* [Выбранный отрывок]
━━━━━━━━

Но прежде чем рассказать об этой знаменательной для меня встрече, несколько слов о Фаине Раневской. Не так давно вышла в свет книжка «Раневская – случаи, шутки, афоризмы», читать которую без улыбки и смеха не возможно, и в этом вижу пользу этой книжки, поскольку смех поднимает настроение и продлевает жизнь. Оказывается, Раневская в годы войны жила в Ташкенте, где тесно общалась с Анной Ахматовой. А у Ахматовой бывал Валя, так что он не мог у неё не встретить Раневскую, не мог не слышать её метких и полных юмора изречений. Почему Валя не упомянул Раневскую в своем очерке об Ахматовой «Блаженная весна», ничего не написал об этой яркой и незабываемой женщине, остается загадкой.

━━━━━━━━

* [Задания]
**a.** Повторите из отрывка о Раневской участок от «Но прежде чем» до «женщине, остается загадкой.» включительно.
**b.** Где, согласно отрывку о Раневской, она жила в годы войны?

━━━━━━━━

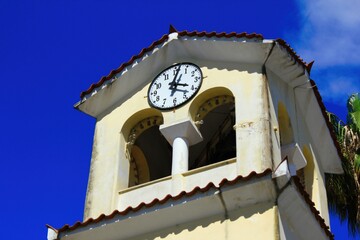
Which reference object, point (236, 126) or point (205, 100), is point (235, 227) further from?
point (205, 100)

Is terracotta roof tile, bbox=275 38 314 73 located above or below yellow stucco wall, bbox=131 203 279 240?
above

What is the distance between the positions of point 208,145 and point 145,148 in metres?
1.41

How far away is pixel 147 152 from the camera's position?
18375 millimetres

━━━━━━━━

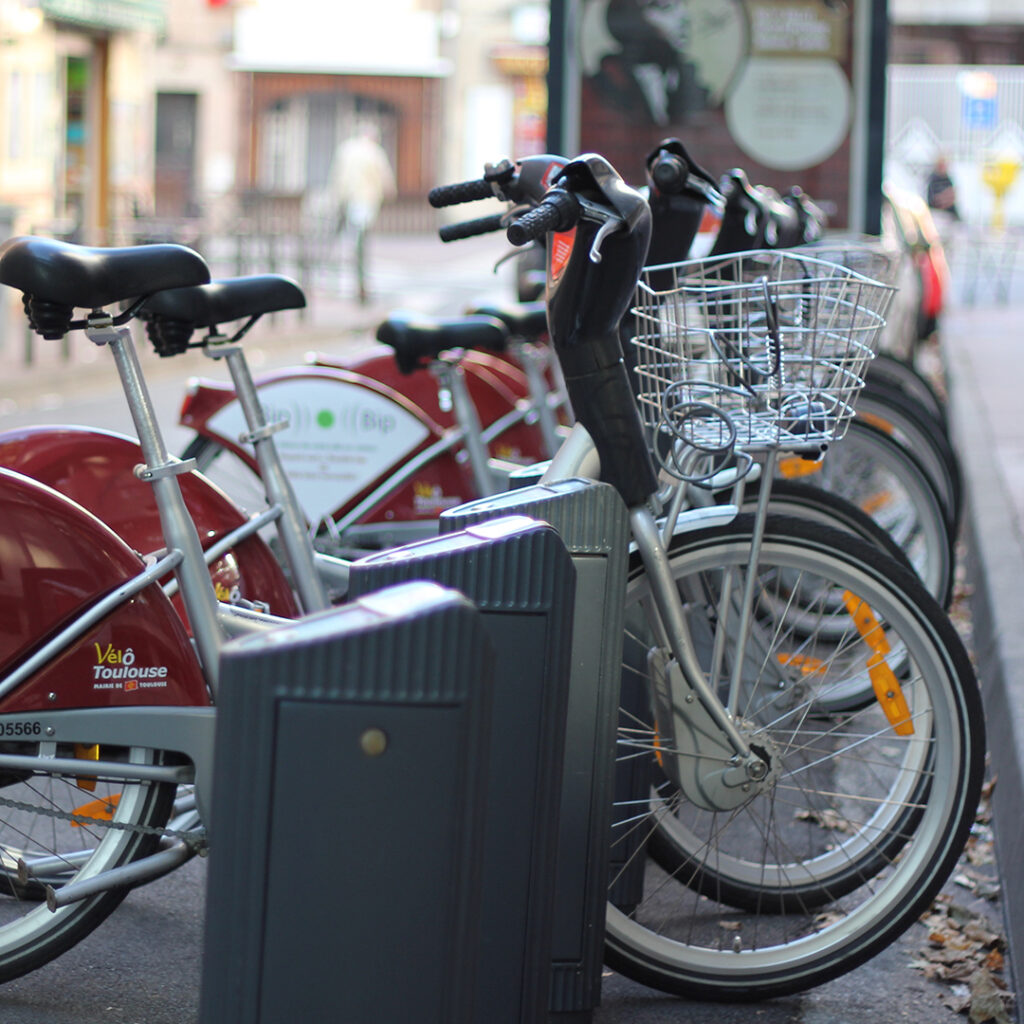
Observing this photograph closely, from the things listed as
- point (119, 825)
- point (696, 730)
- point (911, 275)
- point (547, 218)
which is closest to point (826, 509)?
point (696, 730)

━━━━━━━━

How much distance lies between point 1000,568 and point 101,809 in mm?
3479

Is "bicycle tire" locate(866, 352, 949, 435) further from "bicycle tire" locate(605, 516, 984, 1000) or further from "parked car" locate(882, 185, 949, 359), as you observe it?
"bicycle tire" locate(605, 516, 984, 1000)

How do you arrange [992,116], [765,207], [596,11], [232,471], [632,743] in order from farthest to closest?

━━━━━━━━

* [Ответы к заданиям]
**a.**
Но прежде чем рассказать об этой знаменательной для меня встрече, несколько слов о Фаине Раневской. Не так давно вышла в свет книжка «Раневская – случаи, шутки, афоризмы», читать которую без улыбки и смеха не возможно, и в этом вижу пользу этой книжки, поскольку смех поднимает настроение и продлевает жизнь. Оказывается, Раневская в годы войны жила в Ташкенте, где тесно общалась с Анной Ахматовой. А у Ахматовой бывал Валя, так что он не мог у неё не встретить Раневскую, не мог не слышать её метких и полных юмора изречений. Почему Валя не упомянул Раневскую в своем очерке об Ахматовой «Блаженная весна», ничего не написал об этой яркой и незабываемой женщине, остается загадкой.

**b.** В Ташкенте.